Tom Masson

Posted on Apr 27

The Perfect Fruit Salad: 12,000 deployments per month with a single entry point

#idp #cicd #devex #productivity

In the first two posts, we talked about rebuilding trust with product teams and automating CI with Nx. But building a great "Artifact Factory" was only half the battle. We knew from day one that if we just produced artifacts faster without improving the deployment side, we’d just be creating a faster mess.

The Architectural Split: CI ≠ CD

In our legacy world, the lines were blurred. Our CI pipelines didn't just build and test code, they often tried to handle the deployment logic too. This "monolithic pipeline" approach was fragile. If a deployment failed due to a transient environment issue, you had to rerun the entire build and test suite.

When we designed the new CI/CD platform, we made a deliberate choice to enforce a strict Separation of Concerns.

CI (The Factory): its only job is to produce a validated, versioned artifact and signal its readiness.
CD (The Logistics): its job is to take those artifacts and navigate them through the environments maze.

This decoupling is about more than just clean architecture, it's about accelerating our time to market. Because the CD system is a separate entity that listens for new artifacts, it can react immediately to move them through stages. We no longer have to wait for a legacy CI pipeline to finish a long, linear sequence of environment specific steps. The moment the factory produces a new version, the logistics engine kicks in.

Enter Kargo: The Single Entry Point

To manage this logistics layer, we chose Kargo. It provided the single entry point our developers had been craving.

Instead of hunting through CI logs or checking different tools for different stacks, developers now have one unified interface. Whether they are deploying a backend service, a Lambda function, or a frontend app, the workflow is identical. This is the Paved Road in action, making the best way to deploy also the fastest and easiest.

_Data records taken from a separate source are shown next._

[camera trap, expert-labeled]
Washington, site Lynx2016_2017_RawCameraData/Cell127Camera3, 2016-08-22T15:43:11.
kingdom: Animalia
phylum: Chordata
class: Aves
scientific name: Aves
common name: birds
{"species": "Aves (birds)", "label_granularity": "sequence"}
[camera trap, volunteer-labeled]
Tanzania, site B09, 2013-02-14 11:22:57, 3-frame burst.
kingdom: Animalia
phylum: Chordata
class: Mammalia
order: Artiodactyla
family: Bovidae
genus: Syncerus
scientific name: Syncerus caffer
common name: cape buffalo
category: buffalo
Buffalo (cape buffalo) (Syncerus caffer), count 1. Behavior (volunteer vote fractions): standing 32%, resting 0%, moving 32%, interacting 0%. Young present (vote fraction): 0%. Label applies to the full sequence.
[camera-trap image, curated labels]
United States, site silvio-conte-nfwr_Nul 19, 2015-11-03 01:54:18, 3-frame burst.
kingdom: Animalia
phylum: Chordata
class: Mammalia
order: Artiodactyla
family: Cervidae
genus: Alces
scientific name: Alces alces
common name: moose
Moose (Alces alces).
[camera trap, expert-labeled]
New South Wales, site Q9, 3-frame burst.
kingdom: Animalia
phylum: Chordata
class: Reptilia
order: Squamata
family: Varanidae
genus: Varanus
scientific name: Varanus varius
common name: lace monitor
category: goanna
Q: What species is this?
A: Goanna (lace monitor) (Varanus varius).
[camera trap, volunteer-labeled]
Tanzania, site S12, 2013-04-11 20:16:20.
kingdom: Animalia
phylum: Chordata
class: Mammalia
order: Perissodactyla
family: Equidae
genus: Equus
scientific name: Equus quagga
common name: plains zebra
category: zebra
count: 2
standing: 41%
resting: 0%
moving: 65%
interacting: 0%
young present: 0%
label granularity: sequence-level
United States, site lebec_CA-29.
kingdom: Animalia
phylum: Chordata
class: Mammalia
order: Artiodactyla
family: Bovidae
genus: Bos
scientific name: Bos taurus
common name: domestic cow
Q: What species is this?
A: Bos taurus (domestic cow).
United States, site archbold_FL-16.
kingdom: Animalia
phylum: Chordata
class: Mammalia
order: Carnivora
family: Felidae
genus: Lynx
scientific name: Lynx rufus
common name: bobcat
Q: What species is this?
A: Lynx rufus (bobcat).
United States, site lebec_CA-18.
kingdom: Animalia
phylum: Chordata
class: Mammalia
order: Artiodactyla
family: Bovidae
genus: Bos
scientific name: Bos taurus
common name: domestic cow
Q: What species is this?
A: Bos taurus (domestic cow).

Kargo allowed us to define a clear, stage based journey for our software, from Warehouse (Artifacts) to Production, moving through dev and staging environments.

Efficient Release Management

The beauty of Kargo is that it allows us to define the "rules of the road" for each environment based on team's specific needs.

Automated Flow: For most teams, a successful CI run triggers an automatic promotion to dev (and sometimes staging). The system reacts to the new artifact immediately, closing the feedback loop for developers in seconds.
Gated Promotion: For Production, we keep a "human in the loop" for now. A developer can use the Kargo dashboard to see the Freight that has successfully passed through staging and trigger the final promotion with a single click.

It’s one interface, one mental model, and total visibility.

The "Glue": How can Kargo handle a non-kubernetes artifact ?

The secret is in how our nx-core publisher uses OCI manifests as metadata markers.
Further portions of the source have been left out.